He said ISIL launched the attack from positions it holds in the adjacent Hajar Al Aswad district.

"Regime forces are bringing reinforcements to the area around Qadam to try to retake it," Mr Abdel Rahman said.

Qadam lies in a southern part of Damascus and has for several years hosted a range of Islamist rebels and extremists, including ISIL and its rival, Al Qaeda's one-time Syrian branch Hayat Tahrir Al Sham.

The Syrian government has used both military pressure and negotiated settlements to try to clear the area.

Last week, hundreds of Hayat Tahrir Al Sham fighters left the district under a deal with the Assad regime that granted them and their family members safe passage.
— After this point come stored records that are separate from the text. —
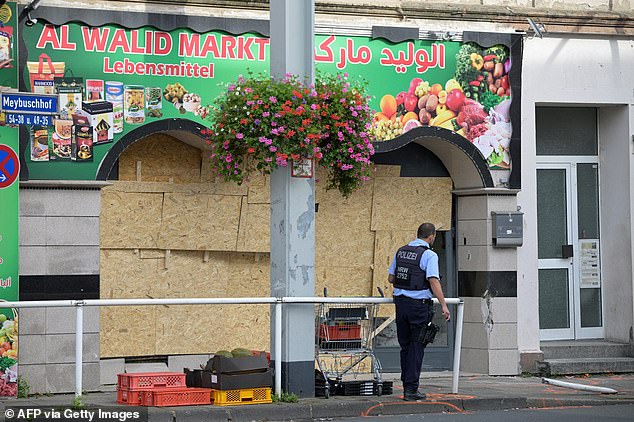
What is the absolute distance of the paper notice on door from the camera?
16859mm

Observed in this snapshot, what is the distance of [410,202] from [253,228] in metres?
2.26

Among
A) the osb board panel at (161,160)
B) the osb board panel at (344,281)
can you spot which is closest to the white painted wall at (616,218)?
the osb board panel at (344,281)

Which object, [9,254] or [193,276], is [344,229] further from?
[9,254]

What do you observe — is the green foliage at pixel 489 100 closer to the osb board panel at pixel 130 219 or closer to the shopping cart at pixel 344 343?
the shopping cart at pixel 344 343

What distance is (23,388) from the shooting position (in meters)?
13.0

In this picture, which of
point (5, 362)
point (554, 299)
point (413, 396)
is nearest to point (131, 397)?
point (5, 362)

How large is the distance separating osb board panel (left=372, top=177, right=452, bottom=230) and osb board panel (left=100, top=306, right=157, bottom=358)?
10.9 ft

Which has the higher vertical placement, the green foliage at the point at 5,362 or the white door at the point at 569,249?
the white door at the point at 569,249

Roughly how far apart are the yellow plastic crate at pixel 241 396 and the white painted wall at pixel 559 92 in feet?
16.5

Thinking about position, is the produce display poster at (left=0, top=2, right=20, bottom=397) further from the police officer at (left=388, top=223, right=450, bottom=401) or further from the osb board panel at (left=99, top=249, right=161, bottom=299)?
the police officer at (left=388, top=223, right=450, bottom=401)

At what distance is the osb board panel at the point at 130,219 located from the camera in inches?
564

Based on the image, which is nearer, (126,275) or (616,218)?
(126,275)

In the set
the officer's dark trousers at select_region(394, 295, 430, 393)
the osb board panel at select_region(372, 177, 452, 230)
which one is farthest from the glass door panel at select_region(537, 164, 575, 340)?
the officer's dark trousers at select_region(394, 295, 430, 393)

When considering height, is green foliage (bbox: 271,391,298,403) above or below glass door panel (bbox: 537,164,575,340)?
below
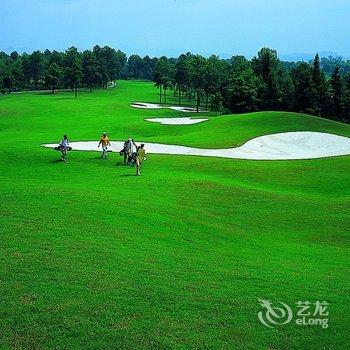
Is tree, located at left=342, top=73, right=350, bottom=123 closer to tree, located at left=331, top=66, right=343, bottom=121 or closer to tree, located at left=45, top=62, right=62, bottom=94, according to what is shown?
tree, located at left=331, top=66, right=343, bottom=121

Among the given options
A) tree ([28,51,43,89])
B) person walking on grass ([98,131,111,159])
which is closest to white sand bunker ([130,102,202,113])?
tree ([28,51,43,89])

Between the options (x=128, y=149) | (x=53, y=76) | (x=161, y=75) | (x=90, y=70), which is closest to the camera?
(x=128, y=149)

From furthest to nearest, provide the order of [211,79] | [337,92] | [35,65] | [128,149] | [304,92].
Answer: [35,65] → [211,79] → [337,92] → [304,92] → [128,149]

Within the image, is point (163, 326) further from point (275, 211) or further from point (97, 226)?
point (275, 211)

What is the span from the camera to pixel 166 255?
16.7 metres

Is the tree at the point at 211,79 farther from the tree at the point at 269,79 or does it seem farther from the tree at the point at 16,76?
the tree at the point at 16,76

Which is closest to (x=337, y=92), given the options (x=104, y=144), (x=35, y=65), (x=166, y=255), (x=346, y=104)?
(x=346, y=104)

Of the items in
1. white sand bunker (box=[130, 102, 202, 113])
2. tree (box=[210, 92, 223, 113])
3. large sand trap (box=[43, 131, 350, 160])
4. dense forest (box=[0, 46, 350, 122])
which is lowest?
large sand trap (box=[43, 131, 350, 160])

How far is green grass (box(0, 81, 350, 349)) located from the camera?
1239cm

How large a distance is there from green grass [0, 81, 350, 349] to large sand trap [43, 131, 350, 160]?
7.49 meters

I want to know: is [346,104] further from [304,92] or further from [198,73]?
[198,73]

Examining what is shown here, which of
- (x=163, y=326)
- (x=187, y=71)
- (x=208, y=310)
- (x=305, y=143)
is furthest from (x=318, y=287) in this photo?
(x=187, y=71)

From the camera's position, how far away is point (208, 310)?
43.4 feet

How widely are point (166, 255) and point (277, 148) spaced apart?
3171 centimetres
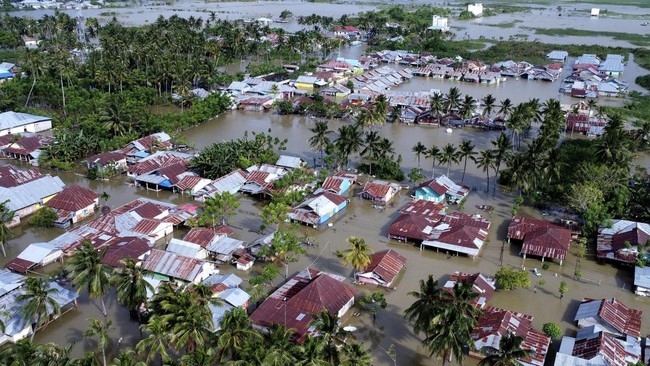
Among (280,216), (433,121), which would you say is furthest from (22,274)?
(433,121)

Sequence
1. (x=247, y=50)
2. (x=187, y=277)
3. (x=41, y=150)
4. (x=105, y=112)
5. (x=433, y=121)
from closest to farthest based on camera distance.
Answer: (x=187, y=277), (x=41, y=150), (x=105, y=112), (x=433, y=121), (x=247, y=50)

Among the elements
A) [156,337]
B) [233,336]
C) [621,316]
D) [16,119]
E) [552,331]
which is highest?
[16,119]

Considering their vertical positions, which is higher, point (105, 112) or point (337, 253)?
point (105, 112)

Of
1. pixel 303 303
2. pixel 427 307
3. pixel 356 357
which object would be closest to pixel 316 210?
pixel 303 303

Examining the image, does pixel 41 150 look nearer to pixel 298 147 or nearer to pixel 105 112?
pixel 105 112

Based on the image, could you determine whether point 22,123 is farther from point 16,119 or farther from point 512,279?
point 512,279

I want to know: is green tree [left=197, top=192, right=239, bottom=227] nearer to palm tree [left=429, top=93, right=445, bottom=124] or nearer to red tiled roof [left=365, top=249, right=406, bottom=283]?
red tiled roof [left=365, top=249, right=406, bottom=283]

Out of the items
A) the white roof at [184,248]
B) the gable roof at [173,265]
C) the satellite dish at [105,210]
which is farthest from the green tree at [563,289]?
the satellite dish at [105,210]

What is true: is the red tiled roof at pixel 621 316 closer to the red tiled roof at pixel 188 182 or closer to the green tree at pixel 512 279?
the green tree at pixel 512 279
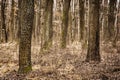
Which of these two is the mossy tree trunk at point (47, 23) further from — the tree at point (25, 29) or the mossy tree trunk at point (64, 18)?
the tree at point (25, 29)

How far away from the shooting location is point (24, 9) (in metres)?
10.7

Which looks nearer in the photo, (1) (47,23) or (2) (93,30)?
(2) (93,30)

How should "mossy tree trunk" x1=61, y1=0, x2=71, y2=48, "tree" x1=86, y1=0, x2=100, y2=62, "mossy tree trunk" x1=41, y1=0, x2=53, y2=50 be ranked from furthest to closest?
1. "mossy tree trunk" x1=61, y1=0, x2=71, y2=48
2. "mossy tree trunk" x1=41, y1=0, x2=53, y2=50
3. "tree" x1=86, y1=0, x2=100, y2=62

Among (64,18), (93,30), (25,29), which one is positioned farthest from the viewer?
(64,18)

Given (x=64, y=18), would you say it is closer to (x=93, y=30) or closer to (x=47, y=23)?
(x=47, y=23)

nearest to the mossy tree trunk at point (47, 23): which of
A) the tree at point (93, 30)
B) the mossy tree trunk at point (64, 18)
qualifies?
the mossy tree trunk at point (64, 18)

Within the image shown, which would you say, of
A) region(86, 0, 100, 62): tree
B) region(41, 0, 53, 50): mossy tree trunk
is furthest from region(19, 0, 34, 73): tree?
region(41, 0, 53, 50): mossy tree trunk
Most headed north-west to Idlib province.

But ISIL put out a statement late on Monday saying it had captured most of Qadam, including areas "surrendered" to regime forces by Hayat Tahrir Al Sham.

The district is smaller than and not connected to Eastern Ghouta.

On Tuesday, the Russian foreign ministry said that 79,702 civilians, most of whom are children, have been moved out of Eastern Ghouta as part of a humanitarian mission.

And it said in a statement posted on its website that on Monday alone, 6,046 civilians left the district via humanitarian corridors.

Since February 18, Syrian troops and allied militia have been waging a ferocious ground and air assault to flush out rebels from Ghouta, just east of Damascus.

They have captured more than 80 per cent of territory there and have splintered what remains into three sections, each held by a separate rebel group.

The pocket where Arbin lies is held by the Faylaq Al Rahman faction.

Syrian troops have made sweeping advances against them in recent days, opening a "corridor" for civilians to flee into government-controlled territory.

Other residents have opted to flee deeper into the shrinking rebel-held areas.

The White Helmets, who work to extract people after air strikes, said on Tuesday its teams in Arbin had come under fire.

"They're not able to use their heavy vehicles because the planes are targeting the Civil Defence directly," Oways Al Shami, a spokesman for the group, said of the rescuers.